Environmental policies are costing the earth

Environmental policies are costing the earth

Comment: Contradictions and Hypocrisies of the NSW Government’s ‘Sustainable’ Policies

Solar rebates, the demise of the solar panel rebate scheme, promises of no new coal mines, the Cobbora coal project, fracking contamination concerns in Queensland and the announcement of coal-seam gas mining in Sydney’s inner west.

The recent environmental policies of State and Federal governmenst could be described as inconsistent at best.

It’s difficult to know whether there is any sort of overarching policy when it comes to the not so insignificant issue of how to transition into more sustainable society.

The NSW Government’s most recent moves however are of particular concern.

The first is the decision to retain ownership of the Cobbora coal project, guaranteeing ‘cheap’ (in the narrowest sense of the word) coal to electricity generators across NSW. By artificially depressing the price of coal, the NSW Government is guaranteeing cheap coal for decades – a move that flies in the face of all of Gillard’s talk of a carbon price and shift towards renewables, and goes against the NSW Government’s own Greenhouse Gas Reduction Scheme and other energy efficiency programs.

The second most recent point of concern is the plans for exploratory mining for gas in St Peters.

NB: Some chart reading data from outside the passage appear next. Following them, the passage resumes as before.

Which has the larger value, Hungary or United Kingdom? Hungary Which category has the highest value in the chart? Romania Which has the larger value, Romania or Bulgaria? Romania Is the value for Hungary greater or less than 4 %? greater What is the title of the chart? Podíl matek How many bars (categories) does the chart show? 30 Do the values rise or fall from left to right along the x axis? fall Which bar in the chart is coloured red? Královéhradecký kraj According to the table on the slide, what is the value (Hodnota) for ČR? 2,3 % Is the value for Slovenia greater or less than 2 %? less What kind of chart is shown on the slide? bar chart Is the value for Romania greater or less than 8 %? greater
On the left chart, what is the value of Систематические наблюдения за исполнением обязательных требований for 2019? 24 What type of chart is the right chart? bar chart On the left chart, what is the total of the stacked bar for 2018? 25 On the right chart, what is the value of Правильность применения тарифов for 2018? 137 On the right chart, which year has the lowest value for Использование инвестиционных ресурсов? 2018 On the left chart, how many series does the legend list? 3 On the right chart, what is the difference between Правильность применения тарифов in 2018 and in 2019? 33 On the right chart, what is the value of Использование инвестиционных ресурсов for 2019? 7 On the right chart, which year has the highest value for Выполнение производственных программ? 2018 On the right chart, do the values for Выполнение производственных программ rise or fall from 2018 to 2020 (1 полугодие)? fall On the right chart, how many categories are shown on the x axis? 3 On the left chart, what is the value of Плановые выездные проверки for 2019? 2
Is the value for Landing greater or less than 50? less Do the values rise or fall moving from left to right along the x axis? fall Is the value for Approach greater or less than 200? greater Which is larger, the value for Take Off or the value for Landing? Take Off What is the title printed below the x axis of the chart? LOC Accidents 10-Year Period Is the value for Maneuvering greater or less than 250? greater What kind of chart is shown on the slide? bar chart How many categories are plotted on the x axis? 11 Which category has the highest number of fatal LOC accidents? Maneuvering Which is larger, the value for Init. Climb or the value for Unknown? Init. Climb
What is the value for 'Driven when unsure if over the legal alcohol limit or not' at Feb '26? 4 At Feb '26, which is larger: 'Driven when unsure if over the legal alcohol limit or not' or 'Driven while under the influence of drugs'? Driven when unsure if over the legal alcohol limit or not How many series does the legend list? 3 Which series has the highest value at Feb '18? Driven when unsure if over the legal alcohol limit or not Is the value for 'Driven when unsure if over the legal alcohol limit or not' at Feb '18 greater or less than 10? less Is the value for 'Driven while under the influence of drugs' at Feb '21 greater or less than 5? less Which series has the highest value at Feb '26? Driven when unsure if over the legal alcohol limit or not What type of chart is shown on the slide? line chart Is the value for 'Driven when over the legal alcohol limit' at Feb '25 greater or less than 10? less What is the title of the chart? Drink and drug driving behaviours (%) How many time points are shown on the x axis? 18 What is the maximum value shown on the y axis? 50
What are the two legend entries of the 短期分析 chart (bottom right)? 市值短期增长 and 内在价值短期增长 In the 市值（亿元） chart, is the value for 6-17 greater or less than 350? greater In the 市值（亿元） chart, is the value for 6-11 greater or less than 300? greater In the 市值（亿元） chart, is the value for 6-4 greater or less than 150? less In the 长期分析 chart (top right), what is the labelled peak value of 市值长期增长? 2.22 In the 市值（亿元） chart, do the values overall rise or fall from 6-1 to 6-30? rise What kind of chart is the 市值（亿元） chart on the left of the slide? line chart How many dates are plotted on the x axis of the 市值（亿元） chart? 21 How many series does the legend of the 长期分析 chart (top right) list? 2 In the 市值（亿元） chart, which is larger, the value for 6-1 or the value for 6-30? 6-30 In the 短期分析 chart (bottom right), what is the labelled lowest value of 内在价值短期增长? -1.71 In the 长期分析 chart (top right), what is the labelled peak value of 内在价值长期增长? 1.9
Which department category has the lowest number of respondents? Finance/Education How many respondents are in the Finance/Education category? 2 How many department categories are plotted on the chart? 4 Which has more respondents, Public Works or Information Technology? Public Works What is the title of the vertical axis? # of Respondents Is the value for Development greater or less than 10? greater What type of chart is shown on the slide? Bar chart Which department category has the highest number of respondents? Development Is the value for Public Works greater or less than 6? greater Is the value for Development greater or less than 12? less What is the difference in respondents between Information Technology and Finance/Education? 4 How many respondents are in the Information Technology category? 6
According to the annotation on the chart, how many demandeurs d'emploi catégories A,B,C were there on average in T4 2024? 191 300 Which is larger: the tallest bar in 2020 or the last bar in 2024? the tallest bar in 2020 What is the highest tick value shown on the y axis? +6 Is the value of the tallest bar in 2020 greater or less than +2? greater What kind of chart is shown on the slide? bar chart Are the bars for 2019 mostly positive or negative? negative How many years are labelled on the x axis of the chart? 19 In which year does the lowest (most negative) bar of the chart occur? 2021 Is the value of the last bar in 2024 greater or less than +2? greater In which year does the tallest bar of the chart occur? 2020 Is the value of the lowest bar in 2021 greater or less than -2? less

The concerns that have been most vehemently thrown around arise from the water contamination problems encountered in Queensland, and the possible health implications of some of the chemicals used in the extraction process.

These are valid concerns.

However, the most obvious problem with Clover Moore’s plan to power Sydney CBD with natural gas to combat climate change is that it simply replaces one evil with another.

Whilst true that natural gas emits less carbon dioxide than burning coal, Professor Robert Howarth (Professor of Ecology and Environmental Biology, Cornell University, US) has released one of the first comprehensive investigations into the greenhouse gas emissions resulting from the use of natural gas as an energy source and has concluded that it is not the clean energy source it is often espoused to be. His research indicates that considering all the emissions involved in the mining, development process and transportation of natural gas; and the conservative estimate of a 1.5 per cent leakage rate of methane (the largest component of natural gas and a much stronger greenhouse gas than coal). Natural gas is no more sustainable than burning dirty coal – something all levels of Government report to be against.

Above and beyond all of this, however, is the simple fact that renewables are the only proven sustainable energy source available. By embarking upon exploratory coal seam gas mining we are not only spending billions of dollars for largely unknown outcomes, but we are creating yet another source of competition for the renewable sector.